Excerpted passage:
----
In late March the Florida state’s attorney withdrew a subpoena served on WPLG-TV in Miami, abandoning attempts to force the station to release a videotape that could have revealed the identities of confidential sources.
Karen Kammer, attorney for WPLG, said the subpoena for the unedited tape was dropped after prosecutors managed to locate the sources without it.
Prosecutors demanded a videotape showing an altercation between Ft. Lauderdale police officers and a man they were attempting to arrest. But the station refused to release portions of the tape that showed the individuals who shot the tape and who had provided it to the station on condition that their identities would not be revealed.
A trial court in Ft. Lauderdale ordered WPLG to release the entire tape, and an appellate court in West Palm Beach affirmed the order. The station was seeking permission to appeal to the state Supreme Court in Tallahassee when the prosecutors agreed to withdraw their subpoena. (Post-Newsweek Stations Florida, Inc. v. Florida; Media Counsel: Karen Kammer, Miami)
----
Supplied material:
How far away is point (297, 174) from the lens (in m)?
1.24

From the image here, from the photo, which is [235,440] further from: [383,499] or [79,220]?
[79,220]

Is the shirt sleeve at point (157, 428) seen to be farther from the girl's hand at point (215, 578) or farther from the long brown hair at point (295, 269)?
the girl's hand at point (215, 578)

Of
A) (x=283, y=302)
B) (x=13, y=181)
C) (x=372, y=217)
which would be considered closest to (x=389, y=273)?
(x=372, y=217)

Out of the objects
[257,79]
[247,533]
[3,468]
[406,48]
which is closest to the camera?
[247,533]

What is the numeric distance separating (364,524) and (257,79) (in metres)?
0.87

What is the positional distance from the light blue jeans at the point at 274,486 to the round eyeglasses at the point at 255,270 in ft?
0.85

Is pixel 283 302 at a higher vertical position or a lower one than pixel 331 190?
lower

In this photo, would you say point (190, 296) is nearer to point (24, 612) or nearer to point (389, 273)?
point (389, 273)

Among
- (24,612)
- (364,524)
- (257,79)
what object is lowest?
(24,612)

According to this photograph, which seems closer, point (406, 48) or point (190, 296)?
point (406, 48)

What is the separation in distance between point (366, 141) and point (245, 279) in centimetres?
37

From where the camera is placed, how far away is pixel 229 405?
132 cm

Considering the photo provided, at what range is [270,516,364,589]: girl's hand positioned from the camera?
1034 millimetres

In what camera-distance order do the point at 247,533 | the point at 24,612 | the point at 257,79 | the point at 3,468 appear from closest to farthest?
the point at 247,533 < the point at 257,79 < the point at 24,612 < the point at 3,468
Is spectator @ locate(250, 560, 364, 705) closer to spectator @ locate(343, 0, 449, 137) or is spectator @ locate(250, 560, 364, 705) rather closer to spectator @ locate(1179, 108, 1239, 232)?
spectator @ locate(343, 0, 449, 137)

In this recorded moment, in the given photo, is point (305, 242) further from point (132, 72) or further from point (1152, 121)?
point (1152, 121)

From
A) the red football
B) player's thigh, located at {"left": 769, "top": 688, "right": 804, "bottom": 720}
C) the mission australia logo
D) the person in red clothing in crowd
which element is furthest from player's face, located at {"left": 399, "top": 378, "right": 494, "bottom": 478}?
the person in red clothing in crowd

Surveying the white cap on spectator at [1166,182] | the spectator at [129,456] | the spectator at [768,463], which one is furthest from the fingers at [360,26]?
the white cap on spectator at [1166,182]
----
What to work on:
#1 In the WPLG subpoena report, substitute "summons" for "subpoena" in the passage from "Karen Kammer, attorney" up to and including "Karen Kammer, Miami)", and give that passage again.
#2 From the rows, copy out verbatim the lines from the line with "Considering the photo" up to and including the line with "1034 millimetres".
The WPLG subpoena report and the rows are independent of each other.

Results:
#1
Karen Kammer, attorney for WPLG, said the summons for the unedited tape was dropped after prosecutors managed to locate the sources without it.
Prosecutors demanded a videotape showing an altercation between Ft. Lauderdale police officers and a man they were attempting to arrest. But the station refused to release portions of the tape that showed the individuals who shot the tape and who had provided it to the station on condition that their identities would not be revealed.
A trial court in Ft. Lauderdale ordered WPLG to release the entire tape, and an appellate court in West Palm Beach affirmed the order. The station was seeking permission to appeal to the state Supreme Court in Tallahassee when the prosecutors agreed to withdraw their summons. (Post-Newsweek Stations Florida, Inc. v. Florida; Media Counsel: Karen Kammer, Miami)

#2
Considering the photo provided, at what range is [270,516,364,589]: girl's hand positioned from the camera?
1034 millimetres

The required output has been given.